--- Requirement ---
List every line in the rows below that contains the word "much", copying each line in full. Treat the match as case-sensitive.

--- Recorded data ---
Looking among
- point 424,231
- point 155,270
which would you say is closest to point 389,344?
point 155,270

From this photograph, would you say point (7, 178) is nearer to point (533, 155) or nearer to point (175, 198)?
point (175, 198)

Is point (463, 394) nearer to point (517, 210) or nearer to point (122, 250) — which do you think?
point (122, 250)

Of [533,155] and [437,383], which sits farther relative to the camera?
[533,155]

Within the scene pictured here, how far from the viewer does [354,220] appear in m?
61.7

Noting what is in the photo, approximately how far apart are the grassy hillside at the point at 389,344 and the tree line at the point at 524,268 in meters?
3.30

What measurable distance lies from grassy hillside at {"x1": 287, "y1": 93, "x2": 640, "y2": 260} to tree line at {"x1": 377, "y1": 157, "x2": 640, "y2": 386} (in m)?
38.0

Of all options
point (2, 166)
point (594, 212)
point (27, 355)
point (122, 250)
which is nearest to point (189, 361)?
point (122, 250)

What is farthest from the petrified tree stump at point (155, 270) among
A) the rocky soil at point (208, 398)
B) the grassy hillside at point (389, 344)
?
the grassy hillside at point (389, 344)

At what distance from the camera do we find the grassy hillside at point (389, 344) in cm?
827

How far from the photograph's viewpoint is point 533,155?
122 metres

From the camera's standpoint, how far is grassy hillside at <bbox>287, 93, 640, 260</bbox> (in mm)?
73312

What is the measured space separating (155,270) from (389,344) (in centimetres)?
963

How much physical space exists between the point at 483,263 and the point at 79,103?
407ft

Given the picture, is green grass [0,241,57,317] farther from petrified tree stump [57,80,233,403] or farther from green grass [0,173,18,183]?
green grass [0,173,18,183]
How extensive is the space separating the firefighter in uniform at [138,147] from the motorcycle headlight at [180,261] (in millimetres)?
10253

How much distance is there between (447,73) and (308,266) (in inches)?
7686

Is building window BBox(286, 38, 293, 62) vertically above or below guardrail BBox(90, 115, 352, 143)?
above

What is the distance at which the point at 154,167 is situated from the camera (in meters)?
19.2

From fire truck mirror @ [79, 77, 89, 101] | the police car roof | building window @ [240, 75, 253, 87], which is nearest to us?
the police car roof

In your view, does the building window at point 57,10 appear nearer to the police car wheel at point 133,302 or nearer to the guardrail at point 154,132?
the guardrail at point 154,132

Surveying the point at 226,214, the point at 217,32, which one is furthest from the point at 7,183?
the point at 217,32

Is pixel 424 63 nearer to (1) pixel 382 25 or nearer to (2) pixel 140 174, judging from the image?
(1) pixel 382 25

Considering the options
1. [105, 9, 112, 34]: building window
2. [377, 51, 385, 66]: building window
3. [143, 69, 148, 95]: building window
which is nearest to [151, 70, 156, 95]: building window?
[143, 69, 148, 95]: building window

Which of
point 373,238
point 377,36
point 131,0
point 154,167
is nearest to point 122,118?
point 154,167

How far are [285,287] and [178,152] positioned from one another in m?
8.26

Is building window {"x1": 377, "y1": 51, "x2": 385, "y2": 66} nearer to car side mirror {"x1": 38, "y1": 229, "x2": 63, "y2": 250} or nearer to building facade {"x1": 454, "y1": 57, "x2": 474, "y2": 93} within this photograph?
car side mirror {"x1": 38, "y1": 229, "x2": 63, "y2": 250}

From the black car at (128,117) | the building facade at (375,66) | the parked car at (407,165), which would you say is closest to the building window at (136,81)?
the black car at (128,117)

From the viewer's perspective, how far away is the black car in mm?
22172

---

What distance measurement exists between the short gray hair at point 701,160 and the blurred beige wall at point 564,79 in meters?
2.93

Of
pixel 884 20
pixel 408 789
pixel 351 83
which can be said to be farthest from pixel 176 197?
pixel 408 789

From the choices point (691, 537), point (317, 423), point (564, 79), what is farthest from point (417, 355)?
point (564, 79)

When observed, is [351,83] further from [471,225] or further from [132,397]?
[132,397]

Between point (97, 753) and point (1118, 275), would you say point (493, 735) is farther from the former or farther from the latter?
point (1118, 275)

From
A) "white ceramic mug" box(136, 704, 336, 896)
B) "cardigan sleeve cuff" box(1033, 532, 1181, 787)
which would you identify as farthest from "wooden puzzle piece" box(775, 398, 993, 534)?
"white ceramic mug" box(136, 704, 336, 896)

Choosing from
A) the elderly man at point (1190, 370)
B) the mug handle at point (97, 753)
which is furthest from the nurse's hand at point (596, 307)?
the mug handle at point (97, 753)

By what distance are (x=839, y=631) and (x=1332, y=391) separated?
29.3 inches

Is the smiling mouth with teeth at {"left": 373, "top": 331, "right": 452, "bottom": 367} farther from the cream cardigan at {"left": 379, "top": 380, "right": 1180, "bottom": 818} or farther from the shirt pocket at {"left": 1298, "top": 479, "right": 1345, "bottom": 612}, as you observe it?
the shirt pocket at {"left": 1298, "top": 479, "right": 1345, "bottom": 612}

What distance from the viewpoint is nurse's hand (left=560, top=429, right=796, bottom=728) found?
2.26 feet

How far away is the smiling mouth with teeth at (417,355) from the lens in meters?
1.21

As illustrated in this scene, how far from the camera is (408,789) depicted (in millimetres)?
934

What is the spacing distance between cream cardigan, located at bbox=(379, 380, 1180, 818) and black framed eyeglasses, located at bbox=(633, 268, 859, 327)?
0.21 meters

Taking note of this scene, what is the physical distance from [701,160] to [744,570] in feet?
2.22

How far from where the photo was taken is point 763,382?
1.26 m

...

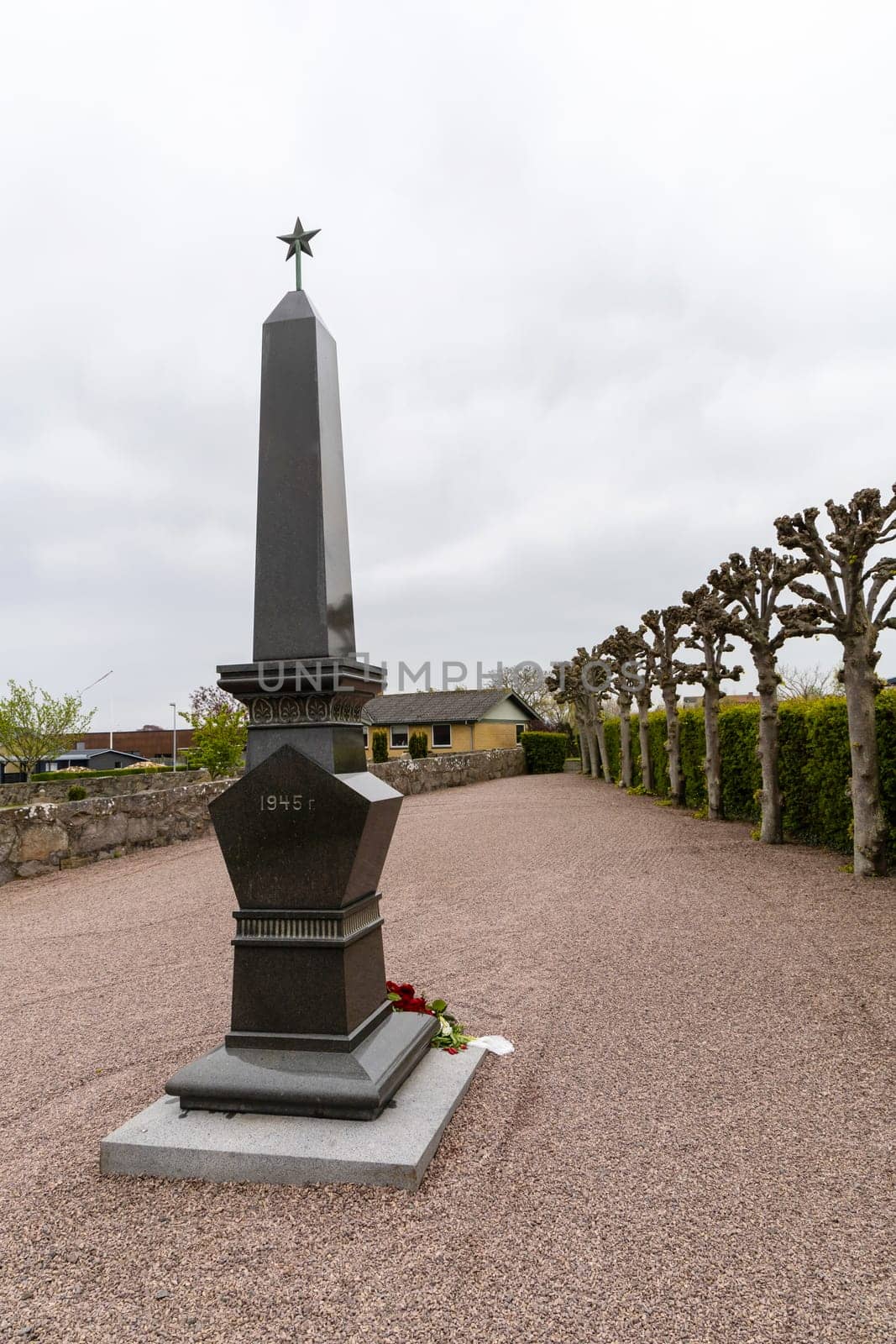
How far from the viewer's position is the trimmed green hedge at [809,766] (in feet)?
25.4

--- Answer to the problem ---
How much physical space exists between the point at 483,263 and the point at 79,103?
How much distance is there between (447,73) and (308,266) (in inches)?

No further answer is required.